**QUOTED PASSAGE**

Quantile probability plot comparing data and predictions from the drift rate and response boundary LBA models. Response probabilities for the four experimental stimuli are plotted on the x-axis, while five reaction time quantiles (the .9, .7, .5, .3, and .1 quantiles) are plotted on the y-axis. The drift rate LBA model achieved a markedly superior fit.

https://doi.org/10.1371/journal.pone.0233761.g002

For the drift rate LBA model, chi-square goodness of fit test for choices revealed that subject behavior was significantly less random than the model’s predictions ((X²₃ = 14.27, p = 0.003). Kolmogorov-Smirnov goodness of fit tests revealed good fits for reaction times for each stimulus (high risk, high EV: D = 0.05, p = 0.17; high risk, low EV: D = 0.05, p = 0.30; low risk, high EV: D = 0.03, p = 0.55; low risk, low EV: D = 0.04, p = 0.33).

For the response boundary LBA model, chi-square goodness of fit test for choices revealed that subject behavior was significantly less random than the model’s predictions ((X²₃ = 130.91, p < .00001). Kolmogorov-Smirnov goodness of fit tests revealed poor fits for reaction times for each stimulus (high risk, high EV: D = 0.14, p < .00001; high risk, low EV: D = 0.20, p < .00001; low risk, high EV: D = 0.14, p < .00001; low risk, low EV: D = 0.13, p < .00001).

LBA parameters

Mean maximum starting-point was 2129 (sd 3021). Mean non-decision time was 120 ms (sd 254 ms). Mean upper decision threshold was 2513 (sd 3069).

Influence of risk and EV on drift rate parameters

There was a significant main effect of risk in predicting normalized drift rate, such that drift rates were higher for low risk stimuli (Fig 3; partial η² = 0.17, F₁ = 35.61, p < .00001). There was also a significant main effect of EV, such that drift rates were higher for high EV stimuli (partial η² = 0.02, F₁ = 4.23, p = .04). The interaction between risk and EV was not significant (partial η² = 0.00, F₁ = 0.21, p = .64).

Download:

Fig 3. Linear ballistic accumulator (LBA) model of probabilistic decision-making.

(a) The six stimulus pairs encountered by subjects in the decision-making experiment. Subjects were asked to choose one of two gambles, each of which represented a random drawing of a chip worth 0, 20, or 40 virtual dollars, from a pool of 100 chips. The yellow numbers represent the number of each chip that comprise the 100 total chips. The four decision stimuli are high risk/high EV, high risk/low EV, low risk/high EV, and low risk/low EV. (b) Normalized drift rate parameters from LBA model. Drift rates represent the average rate of accumulation of evidence for each stimulus; when evidence for a given stimulus reaches a decision threshold, that stimulus is selected. Lower risk and higher expected value (EV) were associated with higher drift rates. Subject-level drift rates are shown for each stimulus for each of the 6 possible stimulus pairs. (c) Predicted and actual choice rates for each stimulus pair when the LBA was fit using the entire dataset. Choices predicted based on LBA parameters were strongly correlated with actual subject choices for each of the six stimulus pairs. (d) Percent of variance in subject choices explained by model-based predictions for each possible stimulus pair.

**EXERCISE**
Reproduce the stretch of the LBA model-fit text from "Influence of risk" through "0.21, p = .64).", substituting "accumulation rates" for each occurrence of "drift rates".

**DATA SECTION**
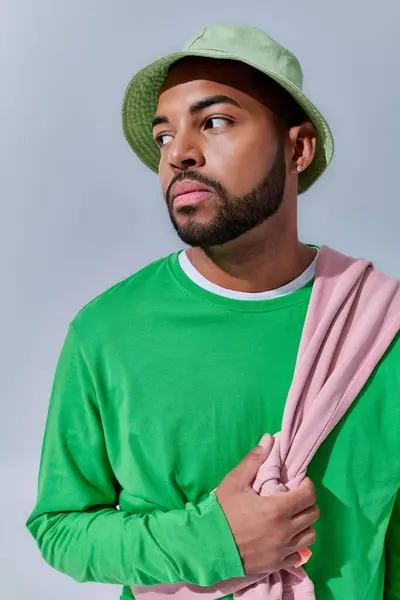 Retrato de hombre guapo en panama verde mirando hacia otro lado en el telón de fondo azul claro, concepto de moda - foto de stock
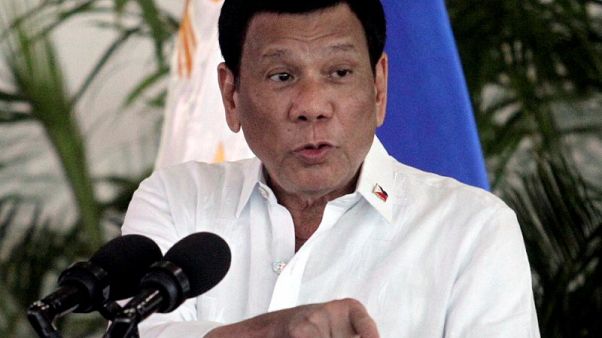 Philippines' Duterte skips summit meetings but is in "top shape" Philippines' Duterte skips summit meetings but is in "top shape"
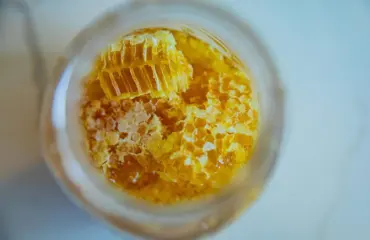 Sélection de différents miels — pots et cuillères en bois, mise en avant de la teneur en sucres naturels, minéraux, bénéfices santé et bienfaits nutritionnels pour régime équilibré ou alimentation fitness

**ANSWER SECTION**
Influence of risk and EV on drift rate parameters

There was a significant main effect of risk in predicting normalized drift rate, such that accumulation rates were higher for low risk stimuli (Fig 3; partial η² = 0.17, F₁ = 35.61, p < .00001). There was also a significant main effect of EV, such that accumulation rates were higher for high EV stimuli (partial η² = 0.02, F₁ = 4.23, p = .04). The interaction between risk and EV was not significant (partial η² = 0.00, F₁ = 0.21, p = .64).